Rimba Raya has issued no new credits since Indonesia’s moratorium. Current activities are preparing for a potential future resumption, and the prospect that the sector’s demand — and prices — will begin to rise. Most of the project’s staff have been retrenched, and Kesaulya lost his position in December.
The job losses have meant difficult choices for former workers like Muti Jumidha, a 27-year-old agricultural studies graduate. She’s sold rice and cakes outside her home in Baung village since losing a role in the project’s biodiversity team, managing a database tracking flora and fauna. One option for a stable monthly income would be to take up opportunities in the palm oil sector, a path she’s ruled out in the past in favor of the carbon industry. “If I go to palm oil again, it’s the same as before, there will be no change,” she says.

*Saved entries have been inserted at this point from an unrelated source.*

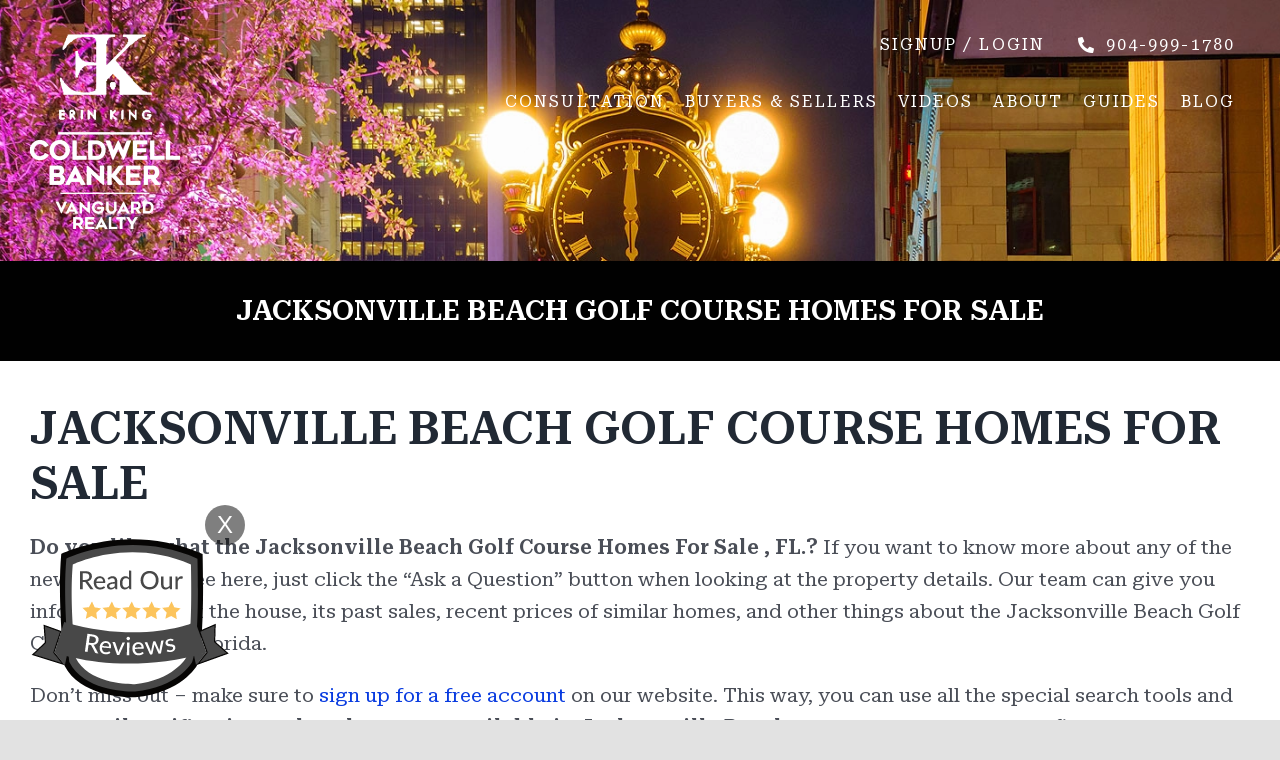

--- FILE ---
content_type: application/javascript
request_url: https://cdn-ejofi.nitrocdn.com/HDtrTTfLkhjRnVzNChXlsCbQnDjSHRdY/assets/static/optimized/rev-3e754bc/ekingrealtor.com/wp-content/plugins/open-in-new-window-plugin/nitro-min-open_in_new_window.js
body_size: 147
content:
function kpg_oinw_action(e){try{var n=document.getElementsByTagName("a");var t=window.location.hostname;t=t.toLowerCase();for(var o=0;o<n.length;o++){if(n[o]&&n[o].href){if(!n[o].title){var a=n[o].innerHTML;if(a.indexOf("<img")==-1){n[o].title=kpgremoveHTMLTags(n[o].innerHTML)}}var i=n[o].href;i=i.toLowerCase();if(n[o].target==null||n[o].target==""){if(i.indexOf("//")!=-1){var r=n[o].rel;if(r==null||r==""){r="noopener noreferrer"}else{r+=" noopener noreferrer"}if(n[o].hostname&&location.hostname){if(n[o].hostname.toLowerCase()!=location.hostname.toLowerCase()){n[o].target="_blank";n[o].rel=r}}if(n[o].target!="_blank"&&i.indexOf(t)==-1){n[o].target="_blank";n[o].rel=r}if(n[o].target!="_blank"&&kpg_oinw_checktypes){for(k=0;k<kpg_oinw_list.length;k++){if(i.indexOf(kpg_oinw_list[k])!=-1){n[o].target="_blank";n[o].rel=r}}}}}}}}catch(e){}}if(document.addEventListener){document.addEventListener("DOMContentLoaded",function(e){kpg_oinw_action(e)},false)}else if(window.attachEvent){window.attachEvent("onload",function(e){kpg_oinw_action(e)})}else{var e=window.onload;window.onload=function(){if(e){e()}kpg_oinw_action("load")}}function kpgremoveHTMLTags(e){try{e=e.replace(/&(lt|gt);/g,function(e,n){return n=="lt"?"<":">"});return e.replace(/<\/?[^>]+(>|$)/g,"")}catch(e){return""}}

Under the project’s original license, it would have about 50 more years of operations and could generate at least 1 million credits annually. Last July, PT Rimba Raya Conservation won backing from the Jakarta State Administrative Court to overturn the decision to revoke that authorization, though Indonesia’s government has several more months to lodge an appeal.
At a small plant nursery about the size of a basketball court, off the banks of a murky canal, Ruslan — who goes by a single name like many Indonesians — tended to more than 15,000 saplings last September, some already thigh-high. The native trees are eventually intended to help restore areas of forest decimated by the 2023 fires, in turn helping to protect the valuable peatlands.Once employed as part of a band of loggers, Ruslan worked for Rimba Raya for about a decade until December. In the past, his biggest concern was how to most efficiently strip the forest of its best specimens. “What was important was that a tree was big enough, sufficient enough, then cut it down,” he says.
The arrival of the carbon credits operation offered him, and the wider community, a new understanding on how to benefit from the region’s natural riches, according to Ruslan. Residents are hopeful that the activities will eventually resume in full.
“There were lots of changes,” he says. “A tree doesn’t just have one benefit, but many.”